Category II: Category II activities are self-directed and do not generate any independent documentation. The requirements for Category II credit might be met with learning activities such as any of the following:
- Participation in activities that have not been certified for PRA Category I Credit
- Unstructured online searching and learning that do not qualify as Internet PoC
- Reading of authoritative medical literature
- Consultation with peers and medical experts
- Small group discussions
- Self-assessment activities.
This is not an exhaustive list. A practitioner could attempt to claim Category II credit for other varieties of learning. Most importantly, however, a Category II credit cannot be used to satisfy Category I credit requirements.
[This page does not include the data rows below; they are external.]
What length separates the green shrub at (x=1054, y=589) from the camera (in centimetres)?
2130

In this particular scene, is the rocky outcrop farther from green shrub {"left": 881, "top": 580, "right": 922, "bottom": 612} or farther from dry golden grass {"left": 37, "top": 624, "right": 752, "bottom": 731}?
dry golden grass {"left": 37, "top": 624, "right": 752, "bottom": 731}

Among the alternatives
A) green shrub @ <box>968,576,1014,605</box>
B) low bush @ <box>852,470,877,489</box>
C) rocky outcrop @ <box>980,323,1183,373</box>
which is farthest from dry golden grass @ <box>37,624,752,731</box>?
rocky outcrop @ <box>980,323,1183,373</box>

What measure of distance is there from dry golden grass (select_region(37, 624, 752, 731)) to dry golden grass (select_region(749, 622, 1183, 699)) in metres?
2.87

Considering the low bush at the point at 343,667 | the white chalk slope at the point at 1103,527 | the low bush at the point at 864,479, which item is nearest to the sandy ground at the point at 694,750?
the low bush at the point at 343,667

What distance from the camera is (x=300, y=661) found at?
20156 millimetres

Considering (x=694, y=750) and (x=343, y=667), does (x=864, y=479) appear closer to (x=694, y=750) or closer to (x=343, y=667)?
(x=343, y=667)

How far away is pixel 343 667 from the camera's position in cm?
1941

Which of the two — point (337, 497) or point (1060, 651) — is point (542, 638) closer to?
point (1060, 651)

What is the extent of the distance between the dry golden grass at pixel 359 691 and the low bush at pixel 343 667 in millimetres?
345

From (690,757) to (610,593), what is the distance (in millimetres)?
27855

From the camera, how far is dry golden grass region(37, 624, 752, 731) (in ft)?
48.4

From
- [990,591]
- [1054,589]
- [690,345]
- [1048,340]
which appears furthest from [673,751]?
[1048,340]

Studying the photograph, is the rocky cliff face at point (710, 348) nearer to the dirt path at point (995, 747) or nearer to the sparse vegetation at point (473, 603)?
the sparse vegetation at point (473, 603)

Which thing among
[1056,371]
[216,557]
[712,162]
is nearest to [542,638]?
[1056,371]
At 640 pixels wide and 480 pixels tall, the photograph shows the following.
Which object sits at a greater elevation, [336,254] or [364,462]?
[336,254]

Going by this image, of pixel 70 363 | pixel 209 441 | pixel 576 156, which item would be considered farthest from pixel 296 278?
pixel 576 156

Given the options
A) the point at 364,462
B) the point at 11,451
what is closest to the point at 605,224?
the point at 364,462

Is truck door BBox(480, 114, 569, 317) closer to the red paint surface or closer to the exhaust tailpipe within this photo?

Recordkeeping and Documentation
The SBME has set the requirement for physician CME at 100 credits during the biennial term. Of these credits, at least 40 have to qualify as Category I credits. The balance can be satisfied with Category II credits. At the time of biennial renewal, the licensee certifies on the application that the required number of credits has been obtained, but this is done without specification. The regulation directs a licensee to maintain all evidence of the CME requirement being satisfied for a period of six years after completion of the credits and to submit documentation to the SBME upon request.14
The regulatory requirement to maintain documentation has been made easier with electronic storage and with many programs providing certificates of completion as PDFs. This may readily be done for Category I credits, a more labor-intensive system is required when a practitioner claims Category II credits for which no certificate is issued. The Medical Society of New Jersey has suggested keeping a log or journal with the information necessary to identify the activity and provides an example of such recordkeeping in its application for the MSNJ Physician Recognition Award Application.15 As modified for purposes of this article, that log has the following structure:
Date of Activity
Subject or Content Area
The CME standards, especially the recordkeeping requirements, provoke some predictable reactions. It is time-consuming and often expensive. But acting with an attitude of “Is it worth it?” or “Does anyone even check?” is a high-risk strategy.
A Lifelong Process
Demands on a practitioner’s time are substantial with obligations for patient care, clinics, operations and administrative meetings, not to mention family obligations. In a 1900 address, Sir William Osler said, “If the licence to practise meant the completion of his education how sad it would be for the doctor, how distressing to his patients! More clearly than any other, the physician should illustrate the truth of Plato’s saying—that education is a lifelong process.”16
It is often difficult to find time to recognize and address knowledge gaps or technical deficiencies. However, this is an extremely important part of lifelong learning as a physician, and commitment to being a lifelong learner is central to one’s existence as a professional. Moreover, the collateral consequences of complacency come with significant penalties for non-compliance.